**Set exercise:** Return each line of the listing below that contains the word "gray". Matches must have the same case.

**Stored data entries:**

· · · · · · ·

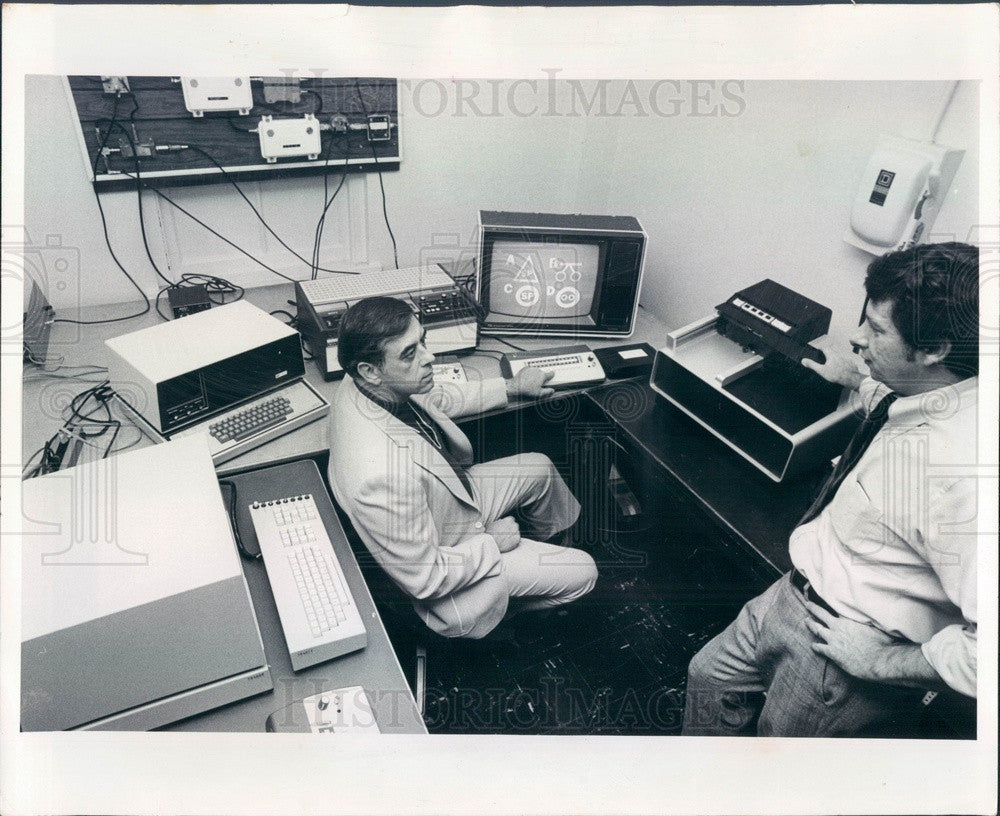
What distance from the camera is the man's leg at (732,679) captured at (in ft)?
4.03

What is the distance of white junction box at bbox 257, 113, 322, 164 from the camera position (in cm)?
163

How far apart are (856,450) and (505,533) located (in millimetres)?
810

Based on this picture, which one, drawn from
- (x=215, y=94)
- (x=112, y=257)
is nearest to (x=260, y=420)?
(x=112, y=257)

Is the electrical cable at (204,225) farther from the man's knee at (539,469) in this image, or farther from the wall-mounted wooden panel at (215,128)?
the man's knee at (539,469)

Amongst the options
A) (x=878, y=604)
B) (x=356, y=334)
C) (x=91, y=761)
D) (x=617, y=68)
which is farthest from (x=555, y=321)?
(x=91, y=761)

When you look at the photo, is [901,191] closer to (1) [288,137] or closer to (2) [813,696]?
(2) [813,696]

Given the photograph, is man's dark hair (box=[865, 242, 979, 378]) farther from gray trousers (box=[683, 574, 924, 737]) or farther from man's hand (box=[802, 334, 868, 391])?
gray trousers (box=[683, 574, 924, 737])

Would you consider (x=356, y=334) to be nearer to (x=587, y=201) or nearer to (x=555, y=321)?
(x=555, y=321)

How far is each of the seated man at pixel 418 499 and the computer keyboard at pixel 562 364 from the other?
25 centimetres

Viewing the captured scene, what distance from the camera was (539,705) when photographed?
4.84 feet

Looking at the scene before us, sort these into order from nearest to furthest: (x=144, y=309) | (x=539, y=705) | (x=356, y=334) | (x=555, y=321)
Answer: (x=356, y=334), (x=539, y=705), (x=144, y=309), (x=555, y=321)

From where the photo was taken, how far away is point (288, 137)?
166 cm

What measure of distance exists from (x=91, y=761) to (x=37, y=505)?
1.32ft

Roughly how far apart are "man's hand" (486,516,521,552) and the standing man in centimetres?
63
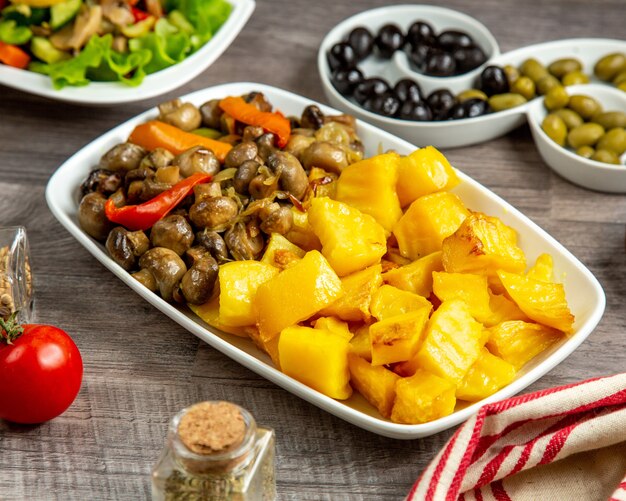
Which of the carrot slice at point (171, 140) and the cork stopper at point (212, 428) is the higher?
the cork stopper at point (212, 428)

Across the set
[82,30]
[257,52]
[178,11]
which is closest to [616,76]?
[257,52]

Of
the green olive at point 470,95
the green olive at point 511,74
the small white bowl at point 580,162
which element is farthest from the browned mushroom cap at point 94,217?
the green olive at point 511,74

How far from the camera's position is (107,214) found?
2.47 m

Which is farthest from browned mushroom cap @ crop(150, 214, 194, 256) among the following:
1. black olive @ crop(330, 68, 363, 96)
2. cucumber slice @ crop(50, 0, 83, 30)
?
cucumber slice @ crop(50, 0, 83, 30)

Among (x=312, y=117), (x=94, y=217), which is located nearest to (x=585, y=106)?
(x=312, y=117)

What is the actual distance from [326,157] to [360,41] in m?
1.04

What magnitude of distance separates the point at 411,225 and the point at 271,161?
0.44 metres

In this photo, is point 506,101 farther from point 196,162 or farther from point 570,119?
point 196,162

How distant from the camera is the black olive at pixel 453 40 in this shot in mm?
3457

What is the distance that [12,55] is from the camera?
318cm

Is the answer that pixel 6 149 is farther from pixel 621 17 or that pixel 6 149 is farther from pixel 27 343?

· · · · · · ·

**Answer for this exercise:**
Given the photograph, is man's dark hair (box=[865, 242, 979, 378]) farther from gray trousers (box=[683, 574, 924, 737]) or farther from man's hand (box=[802, 334, 868, 391])?
gray trousers (box=[683, 574, 924, 737])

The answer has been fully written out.